Not everything needs
a panel of 5 reviewers

The authors devote a section to not using workflows, and they're clear about it: workflows are new, they create outsized results for many use cases, but they aren't needed for every task and may use significantly more tokens.

⚠ For regular coding tasks, ask yourself first

Does it really need more compute? Workflows are for pushing Claude Code into places you couldn't reach before — not for piling onto every small task. As the authors put it —

“most traditional coding tasks do not need a panel of 5 reviewers.”

Tips for using them well

Beyond big tasks, a few more ways in

◇ Quick workflow

Not just for large tasks

You can prompt a "quick workflow" — for instance, a fast adversarial review of an assumption.
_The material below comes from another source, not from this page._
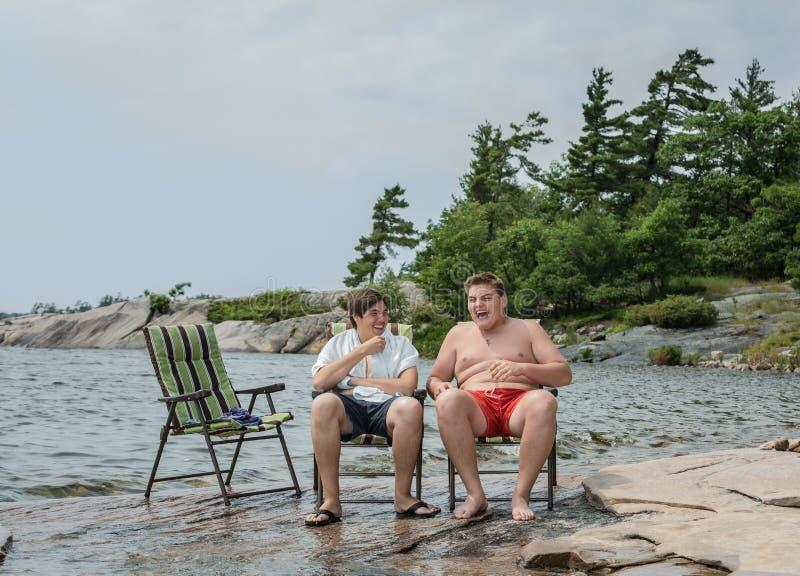 Amigos alegres engraçados que falam o relaxamento de riso no parque perto do lago imagem de stock royalty free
A one-line ask.

◇ /loop + /goal

Pair with cadence and a hard target

For repeatable workflows (triage, research, verification), pair with /loop to run at regular intervals and /goal to set a hard completion requirement.

◇ Token budget

Cap it

Prompt it with a budget like "use 10k tokens" to set a ceiling on how many tokens the task uses.

◇ Save & share

Keep and distribute

Press s in the menu to save; check into ~/.claude/workflows or ship via a skill. Prompt Claude to treat it as a template, not a script to run verbatim.

Reading both together

The logic closes

The prior piece answers "what this is, and why the plan should move into code"; this one answers "how to build it, how to use it, when not to." Read together, the chain closes:

A single context goes lazy, biased, and drifting on long tasks (this piece)
→  so the plan moves out of the model's context into a deterministic script (prior thesis)
→  and once it's there, adversarial verify / tournament / loop-until-dry / quarantine go from "hope the model remembers" to "the code enforces it" (this piece)

That's exactly what separates a workflow from "just run more agents in parallel" — it writes how quality is guaranteed into the code too.